**DOCUMENT PASSAGE**
********************

Tokyo, despite its warm summers, is not exactly overrun with outdoor cafes. But we did find one, on Omotesandō in Harajuku, a street that would be considered a city's major shopping corridor, if that city was not Tokyo. The cafe was on the second floor, overlooking the sidewalk on a block between two major subway stops, and serving a variety of cheesecakes and lattes with pictures drawn in the foam.We got a table at the edge of the patio, where we had a good view of the street below.

There was a lot to see.

For the most part, it was what we were coming to recognize as the normal Tokyo street scene-- kids in school uniforms, pairs of girls in matching outfits. young men in loud plaids with dyed and gelled hairstyles, office workers in suits, the occasional teen girl dressed as Strawberry Shortcake or a reasonable facsimile thereof-- everyone on the move. But after we had been sitting there for a while, a few anomalies began to emerge. There was the nicely-dressed woman who came out of the train station and stood by the curb, looking up and down the sidewalk, clearly waiting for someone who never came, and who eventually gave up and went back down into the station. And the young mother who let her small son, dressed in a sort of watermelon costume, stop to pee in one of the planters. There were the guys handing out packets of tissues printed with advertising slogans (popular apparently because toilet paper was uncommon in public bathrooms, according to the guidebook, though it was not a problem we ever had***). And there was the man in the gray suit.

He was standing off to the side of the sidewalk, which was fairly wide. A young man, maybe in his late twenties or early thirties,**** well groomed and reasonably attractive. His suit, it turned out, was not actually gray, more of a fine black-and-white check, three pieces and well-fitted. He would stand there, sometimes for quite a while, and then, picking someone out of the crowd, he would move in.

It was always a woman, and she was always alone. Mid-twenties to late thirties, not too trendy or too professional-looking. Not on her phone or walking like she had to get somewhere. (After a while, we started looking ahead up the street, trying to guess which ones he would go for, based on his apparent criteria.) When he spotted one, he would join the flow of the people, walking fast enough to come up and fall into step with her. He would greet her, apparently introduce himself and then, most of the time, get the brush-off and reset to start again.

Every once in a while, he would get one to stop and listen to him. If she stayed for long enough, he would take an accordion-folded pamphlet or photo strip (or something) out of his pocket and show it to her, talking very seriously the whole time. She would nod, and look serious too, but he would do almost all of the talking.

********************

(Items from a data source)
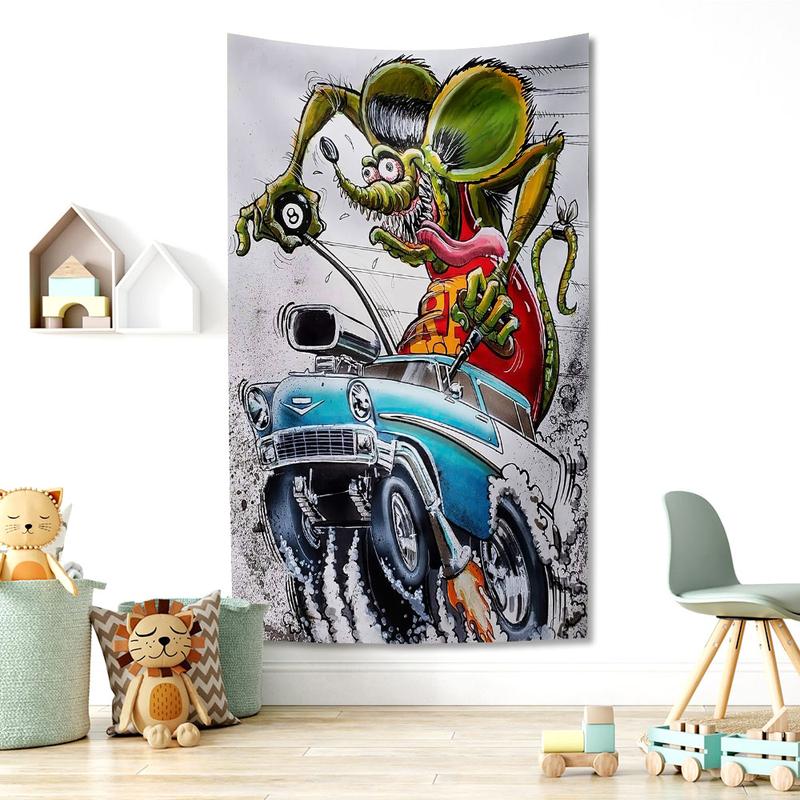 Rat Fink Fashion Tapestry Funny Meme Print Cloth Bar Motocycle Club Or Home Garage Bedroom Wall Decorations tapestry for bedroom University Dormitory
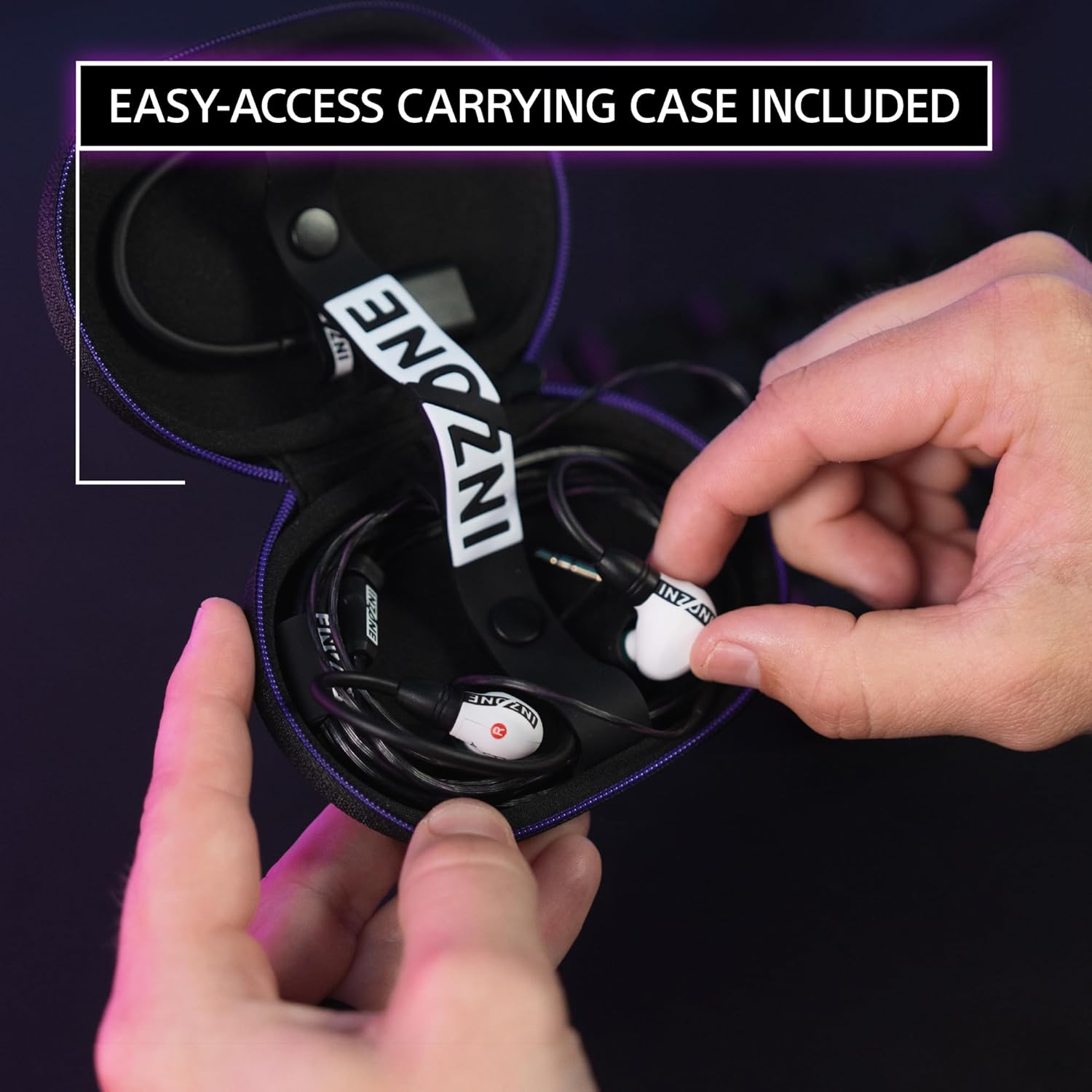 Sony INZONE E9 Wired in-Ear Monitor for Gaming, Tuned for FPS Games, Sound Isolating Earbuds, Comfortable Fit, Low Profile Design, 360 Spatial Sound, Case Included, Developed with Fnatic, Black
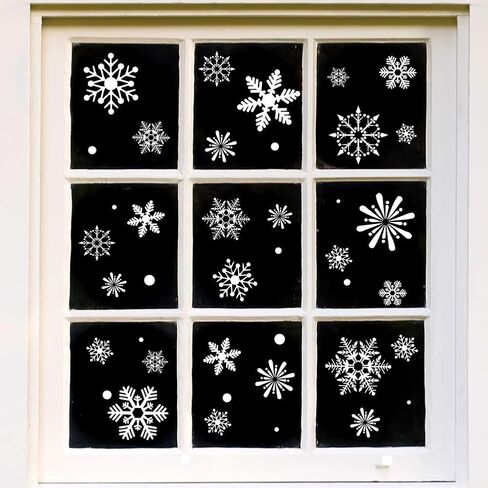 195 قطعة من ملصقات النوافذ الملتصقة برقائق الثلج لعيد الميلاد، ملصقات نافذة عيد الميلاد 8 ورقات in Kuwait
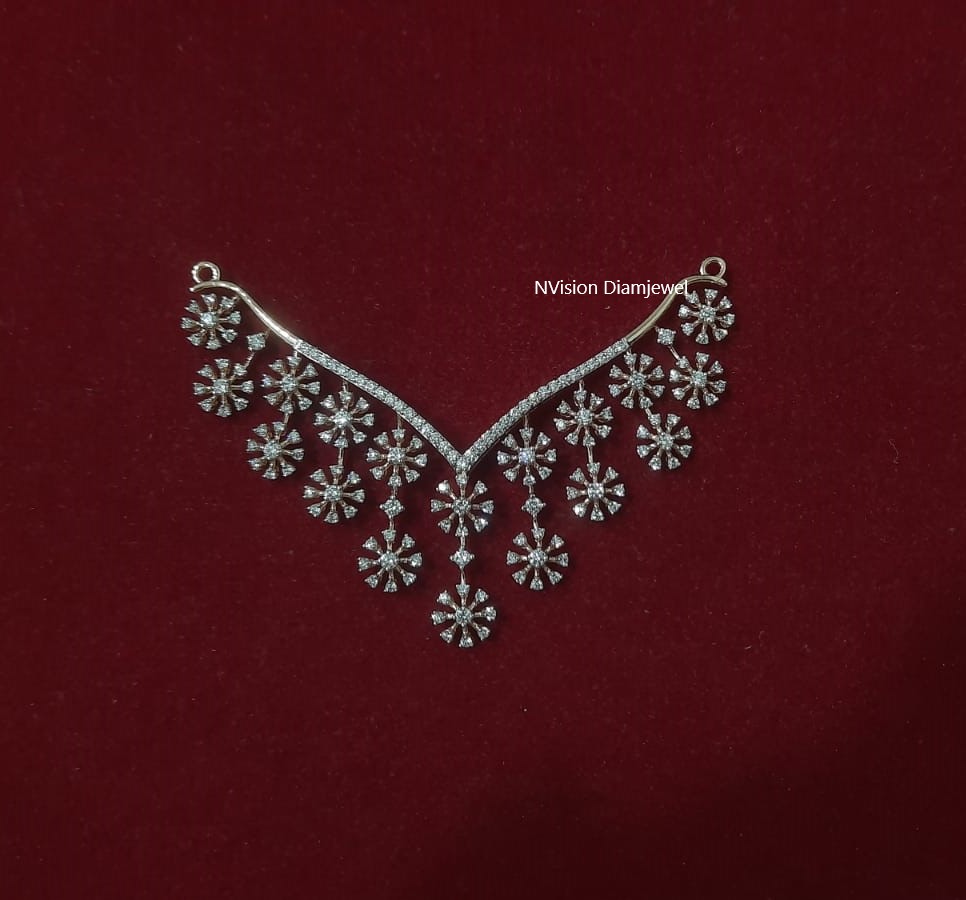 Moonlight Floral Natural Diamond Mangalsutra Pendant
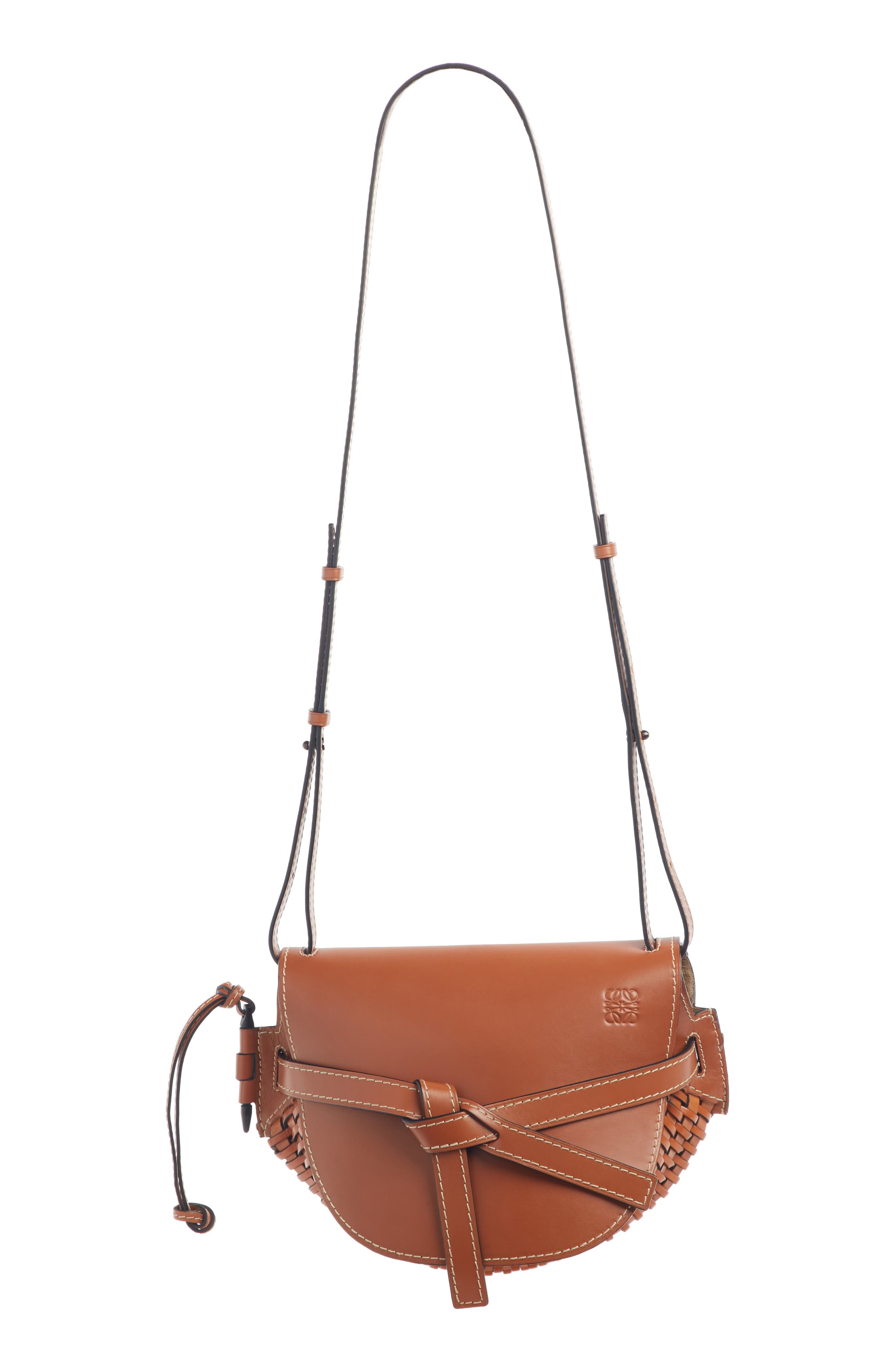 Loewe Small Gate Woven Leather Bag, Main, color, 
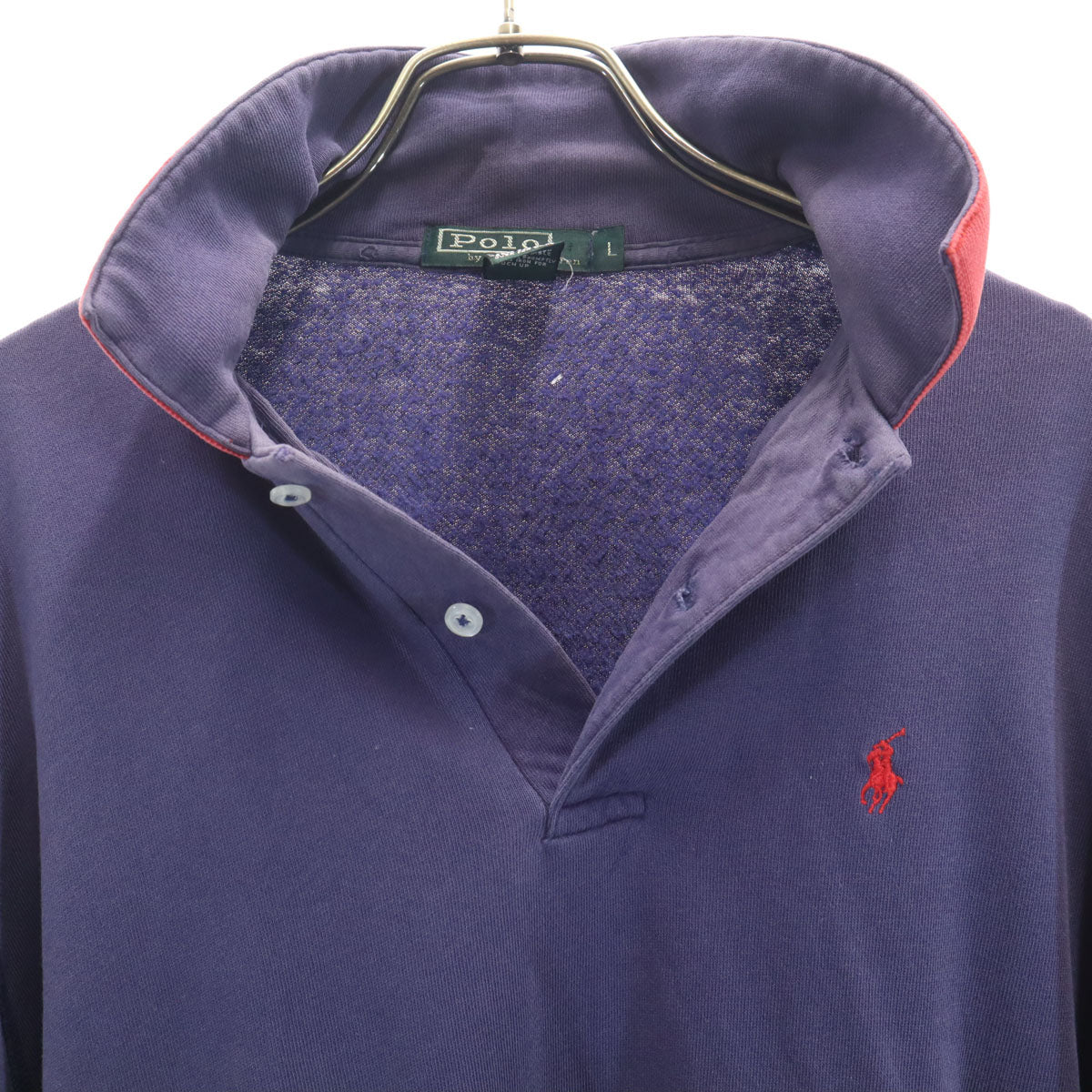 Polo by Ralph Lauren ポロバイラルフローレン 80s ヴィンテージ ボーイズ 緑タグ 長袖 ポロシャツ L ネイビー メンズ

********************

**USING THE INFORMATION**
1. Answer these from the Tokyo street passage:
(a) On which street was the outdoor cafe?
(b) What was the small son dressed in?
(c) What did the man's suit turn out to be, if not gray?
2. Duplicate the section of the Tokyo street passage starting with "Every once in" and going on through "of the talking.".

**RESPONSES TO THE TASKS**
1.
(a) Omotesandō in Harajuku
(b) A sort of watermelon costume
(c) A fine black-and-white check, three pieces and well-fitted

2.
Every once in a while, he would get one to stop and listen to him. If she stayed for long enough, he would take an accordion-folded pamphlet or photo strip (or something) out of his pocket and show it to her, talking very seriously the whole time. She would nod, and look serious too, but he would do almost all of the talking.